Data breach alerts in S'pore up on new reporting rules, more cyber threats: Experts

Hackers have exploited hastily implemented IT infrastructure and the poor cyber habits of workers.
Hackers have exploited hastily implemented IT infrastructure and the poor cyber habits of workers.PHOTO: ST FILE

SINGAPORE - The number of data breach alerts Singapore's data protection watchdog received tripled in the February-March period compared with the previous two months.

This comes amid a string of potential personal data leaks reported in recent months.

Legal and information technology security experts said the increase could have been due to a new data breach notification requirement companies must follow from Feb 1, as well as rising cyber-security threats.

The Personal Data Protection Commission (PDPC) told The Straits Times late last month that the February-March breach alerts it received involved organisations such as those from the finance, retail and manufacturing sectors.

The personal data compromised in those cases included names, e-mail addresses, personal identity numbers, financial details, phone numbers and postal addresses.

Experts said the data could be used for attempts to, for instance, take over victims' online accounts to spread malware or transfer money to hackers.

PDPC said "data breaches are often caused by human error as well as malicious activities such as phishing or cyber attacks".

While PDPC was not able to give more details, technology, media and telecoms lawyer Bryan Tan said the rising notifications are in line with the number of data breach cases his firm has seen.

Mr Tan, the cyber response lead for law firm Pinsent Masons Singapore, said his firm typically sees 10 Singapore data breach cases a year.

But from March-April, the firm has already received four cases, and this is also double the figure in the same year-ago period.

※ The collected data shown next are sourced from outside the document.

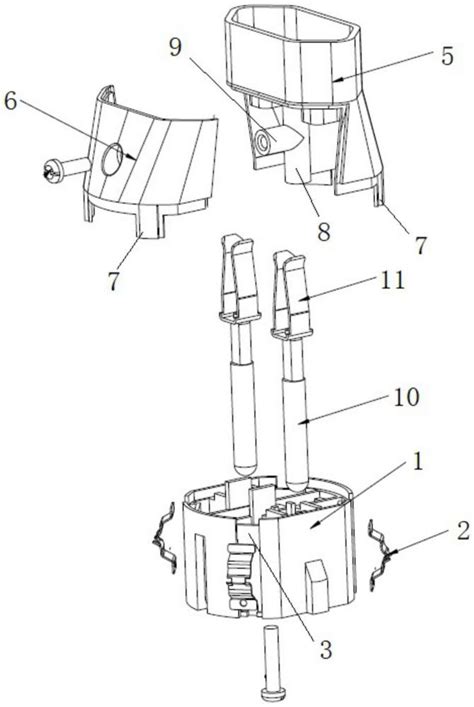 9
5
6
8
7
7
11
10
1
2
3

United States-based cyber risk analytics firm Risk Based Security said while it does not have comprehensive data for Singapore, it still recorded at least three data breaches in the first quarter.

This is already a third of the at least nine cases it logged for Singapore for the whole of last year.

The biggest case Risk Based Security recorded in Singapore for January to March this year was that for furniture retailer V.Hive.

In that data breach, which happened in March, a hacker group claimed to have stolen data of more than 300,000 customers.

Other cases reported in the last three months include those that affected third-party vendors of Singtel, Singapore Airlines and the National Trades Union Congress' Employment and Employability Institute, as well as a breach that hit local security firm Certis.

The Cyber Security Agency of Singapore said that, for now, the Certis and Singtel incidents, as well as one affecting Microsoft Exchange e-mail servers reported in March, have not affected Singapore's critical information infrastructure, like those in the transport and telecoms sectors.

Mr Tan said that the Feb 1 mandatory requirement for companies to report data breaches to PDPC within three days likely helped to push up notifications.

This is similar to the situation in Europe 12 months after the European Union's General Data Protection Regulation, which has breach reporting requirements, came into force in 2018, he noted.

Before Feb 1, it was voluntary for firms to report data breaches here. Now, they must report breaches that pose a significant risk of harm, such as financial or physical harm, or if it affects the data of 500 people or more.

"Covid-19 complicates matters as there are now additional risks because people are working from home. So that factor alone means that more breaches will likely happen," added Mr Tan.

Hackers have exploited hastily implemented IT infrastructure and the poor cyber habits of workers with the rapid move to work from home due to Covid-19, said Mr Yeo Siang Tiong, general manager for South-east Asia at cyber-security firm Kaspersky.

His company's products detected and blocked nearly 2.3 million Web threats here in the first quarter, a nearly 263 per cent jump from a year ago, which Mr Yeo said means data breaches will continue to happen.

Mr Kevin Reed, the chief information security officer of cyber-security firm Acronis, also noted cases of ransomware, which locks up digital files until firms pay hackers, have been rising here too.

For Singapore, the ransomware detection number increased by 45 per cent in the second half of last year compared with the first half.

Firms can soon be fined more for data breaches - up to 10 per cent of their annual turnover in Singapore or $1 million, whichever is higher. The maximum is $1 million now.

The higher fine is slated to take effect at least a year from Feb 1.